Avec la démission de Dennis Muilenburg, le conseil d’administration espère probablement convaincre à la fois l’aviation civile américaine mais aussi les actionnaires et les créanciers du groupe de sa volonté de faire table rase des erreurs du passé. En octobre dernier, le limogeage du patron de la branche aviation commerciale,  Kevin McAllister , à la veille de la publication des résultats du troisième trimestre, avait déjà permis de limiter les dégâts sur le cours de Bourse. La démission de Dennis Muilenburg a suscité un bond du titre Boeing de 3,6 % à l’ouverture de la Bourse de Wall Street. Mais Boeing a désormais grillé sa dernière carte.

Les lourds défis du successeur

Reste à savoir si son successeur, David Calhoun, bénéficiera d’un délai de grâce suffisant pour attendre le feu vert de la FAA à un retour en vol des 737 MAX et restaurer l’image de marque de Boeing, passablement ternie tant auprès de ses clients compagnies aériennes qu’auprès du grand public. Bien qu’il siège au conseil d’administration de Boeing depuis bientôt dix ans et qu’il a occupé différentes fonctions chez GE, David Calhoun n’est pas une figure de l’aéronautique, ni même un pur produit de Boeing, comme son prédécesseur.
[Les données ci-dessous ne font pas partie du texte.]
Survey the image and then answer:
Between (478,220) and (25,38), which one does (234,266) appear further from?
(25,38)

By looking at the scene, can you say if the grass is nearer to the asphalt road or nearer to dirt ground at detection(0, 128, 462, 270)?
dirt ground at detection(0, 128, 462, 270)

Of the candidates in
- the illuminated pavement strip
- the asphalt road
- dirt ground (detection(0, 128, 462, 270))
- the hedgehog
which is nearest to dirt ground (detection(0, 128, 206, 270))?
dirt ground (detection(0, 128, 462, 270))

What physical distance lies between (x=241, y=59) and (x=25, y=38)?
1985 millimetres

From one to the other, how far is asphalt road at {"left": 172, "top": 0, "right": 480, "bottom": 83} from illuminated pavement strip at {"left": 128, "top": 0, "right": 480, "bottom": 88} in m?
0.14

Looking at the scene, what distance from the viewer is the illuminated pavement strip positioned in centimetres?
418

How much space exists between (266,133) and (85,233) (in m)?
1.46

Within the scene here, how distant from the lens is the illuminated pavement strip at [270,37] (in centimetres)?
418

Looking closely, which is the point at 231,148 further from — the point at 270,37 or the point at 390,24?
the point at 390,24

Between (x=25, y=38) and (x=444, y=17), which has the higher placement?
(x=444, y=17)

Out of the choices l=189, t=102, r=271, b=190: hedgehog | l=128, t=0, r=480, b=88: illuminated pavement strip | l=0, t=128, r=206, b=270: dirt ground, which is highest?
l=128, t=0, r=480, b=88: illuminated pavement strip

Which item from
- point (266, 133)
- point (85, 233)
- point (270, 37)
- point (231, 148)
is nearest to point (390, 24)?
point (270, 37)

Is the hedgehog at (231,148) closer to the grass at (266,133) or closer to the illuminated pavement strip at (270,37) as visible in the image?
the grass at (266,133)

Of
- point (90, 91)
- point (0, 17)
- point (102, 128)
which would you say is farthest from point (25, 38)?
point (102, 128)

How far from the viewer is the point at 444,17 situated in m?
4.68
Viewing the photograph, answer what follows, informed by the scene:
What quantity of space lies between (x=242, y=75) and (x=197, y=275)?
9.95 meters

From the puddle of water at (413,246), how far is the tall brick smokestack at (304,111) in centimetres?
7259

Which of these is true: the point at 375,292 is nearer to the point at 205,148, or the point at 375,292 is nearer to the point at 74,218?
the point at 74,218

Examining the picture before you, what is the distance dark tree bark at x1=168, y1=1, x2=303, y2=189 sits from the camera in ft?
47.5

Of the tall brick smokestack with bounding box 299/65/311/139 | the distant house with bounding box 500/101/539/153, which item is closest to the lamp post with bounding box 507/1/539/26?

Il dirigeait précédemment la société d’études de marché Nielsen.

Une accumulation de challenges

Or le futur PDG de Boeing va devoir faire face à une accumulation sans précédent de défis et de difficultés. David Calhoun devra non seulement gérer la sortie de crise du MAX, et notamment le retour en vol de quelque 800 appareils, mais il lui faudra aussi gérer la remontée de la production du 737, qui aurait dû monter à 57 appareils par mois fin 2019, ainsi que la mise en service du 777X, dont la date a déjà été reportée. Et ce, tout en pilotant au plus serré la trésorerie du groupe et l’évolution de ses coûts.

Fixer un nouveau cap

En supposant que ces deux principaux challenges se déroulent sans anicroche, David Calhoun devrait aussi redonner de la visibilité à la stratégie de Boeing dans l’aviation civile, en tranchant notamment la question du lancement d’un nouveau modèle « milieu de gamme », en projet depuis deux ans. A plus long terme, il lui reviendra également de répondre aux préoccupations environnementales, en engageant le groupe sur la piste d’un nouveau modèle à faible émission de CO2 pour succéder au 737 MAX. Une problématique qui nécessitera d’énormes investissements, pour Airbus comme pour Boeing. Mais dans le cas du patron de Boeing, il lui faudra convaincre ses actionnaires que la crise du 737 MAX est bel et bien achevée, avant de pouvoir les convaincre d’investir une bonne quinzaine de milliards de dollars dans le successeur du 737.